Your objective
Pick up the market risk disclosure right after its last sentence and continue writing it.

___ Provided passage

Integration Costs – We expect to incur system integration and other merger-related transition costs, primarily through 2019, that are necessary to achieve certain anticipated cost savings, efficiencies and other benefits by Duke Energy.

Item 7A. Quantitative and Qualitative Disclosures about Market Risk

We are exposed to various forms of market risk, including the credit risk of our suppliers and our customers, interest rate risk, commodity price risk, weather risk and marketable securities risk associated with the assets of our qualified pension and other postretirement employee benefits (OPEB) plans. We seek to identify, assess, monitor and manage all of these risks in accordance with established comprehensive risk management policies. As a Duke Energy subsidiary registrant, Duke Energy’s Chief Executive Officer and Chief Financial Officer are responsible for the overall approval of the market risk management policies and the delegation of approval and authorization levels that apply to Piedmont. The Finance and Risk Management Committee of Duke Energy's Board of Directors receives periodic updates from Duke Energy's Chief Risk Officer and other members of management on market risk positions, corporate exposures, and overall risk management activities. The Chief Risk Officer is responsible for the overall governance of managing commodity price risk, including monitoring exposure limits.

We hold all financial instruments discussed below for purposes other than trading.

______
___ Raw data

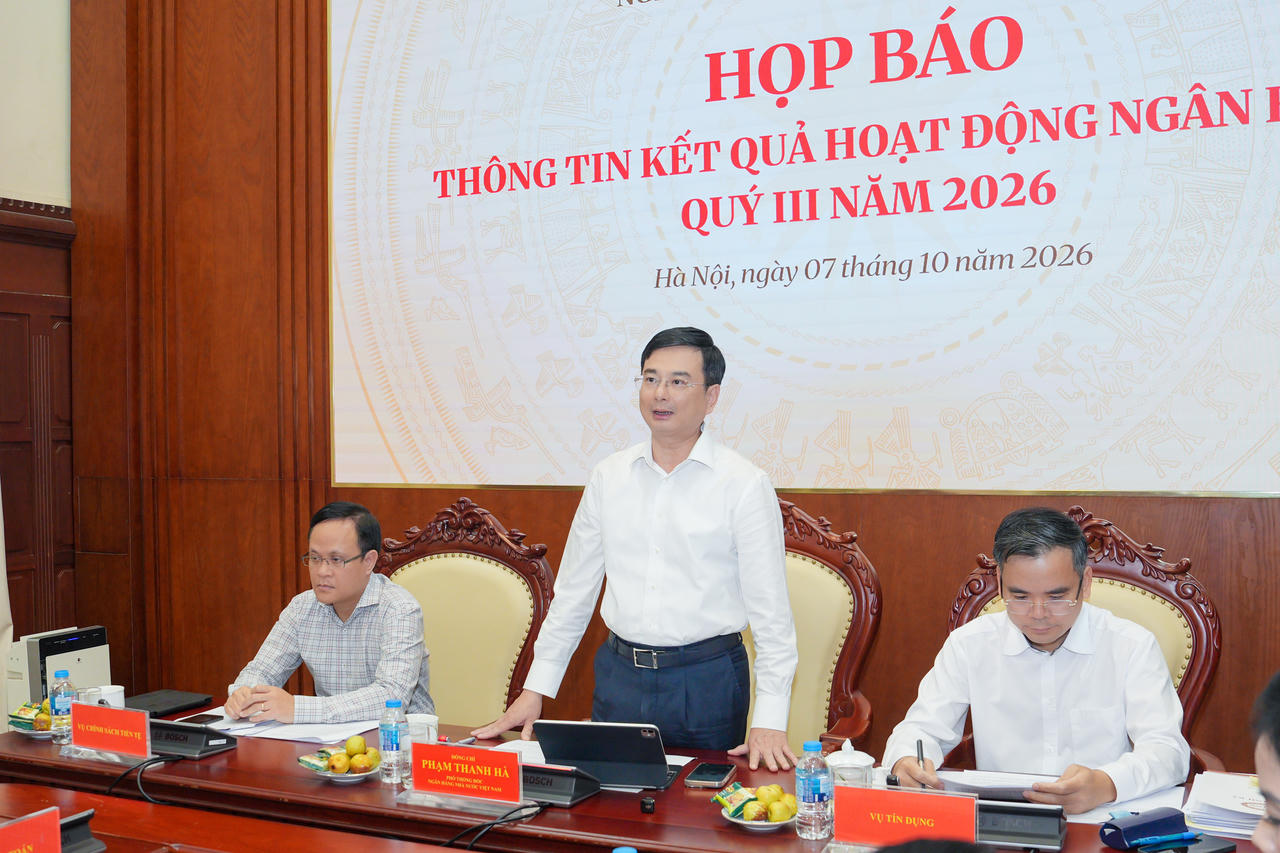 Khoảng 2,2 triệu tỷ đồng được đưa vào nền kinh tế trong 9 tháng đầu năm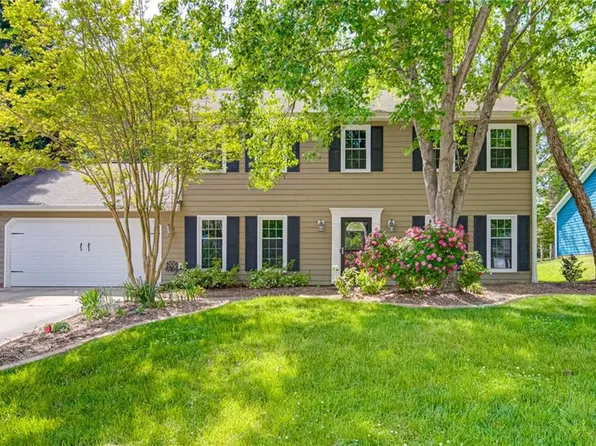 1910 Kildare Woods Dr, Greensboro, NC 27407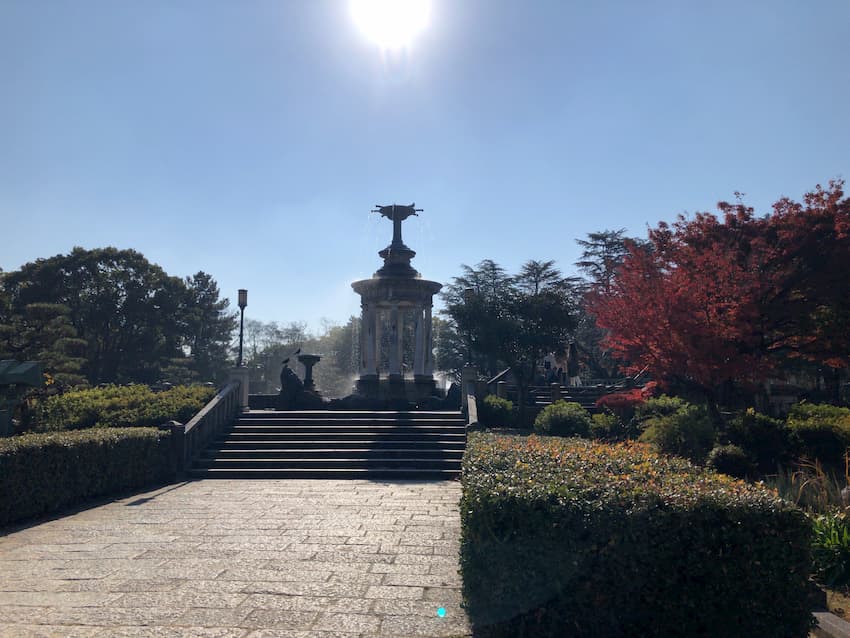 鶴舞公園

______

Reply to the exercise
Credit Risk

We enter into contracts with third parties to buy and sell natural gas. Our policy requires counterparties to have an investment-grade credit rating at the time of the contract, or in situations where counterparties do not have investment-grade or functionally equivalent credit ratings, our policy requires credit enhancements that include letters of credit or parental guaranties. In either circumstance, the policy specifies limits on the contract amount and duration based on the counterparty’s credit rating and/or credit support. In order to minimize our exposure, we continually re-evaluate third-party creditworthiness and market conditions and modify our requirements accordingly.

We also enter into contracts with third parties to manage some of our supply and capacity assets for the purpose of maximizing their value. These arrangements include a counterparty credit evaluation according to our policy described above prior to contract execution and typically have durations of one year or less. In the event that a party is unable to perform under these arrangements, we have exposure to satisfy our underlying supply or demand contractual obligations that were incurred while under the management of this third party.


19



We have mitigated our exposure to the risk of non-payment of utility bills by our customers. In all three states, gas costs related to uncollectible accounts are recovered through purchase gas adjustment (PGA) procedures. To manage the non-gas cost customer credit risk, we evaluate credit quality and payment history and may require cash deposits from our high risk customers that do not satisfy our predetermined credit standards until a satisfactory payment history has been established. Significant increases in the price of natural gas or colder-than-normal weather can slow our collection efforts as customers experience increased difficulty in paying their gas bills, leading to higher than normal accounts receivable.

Interest Rate Risk

We are exposed to interest rate risk as a result of changes in interest rates on short-term debt. As of October 31, 2016, all of our long-term debt was issued at fixed rates, and therefore not subject to interest rate risk.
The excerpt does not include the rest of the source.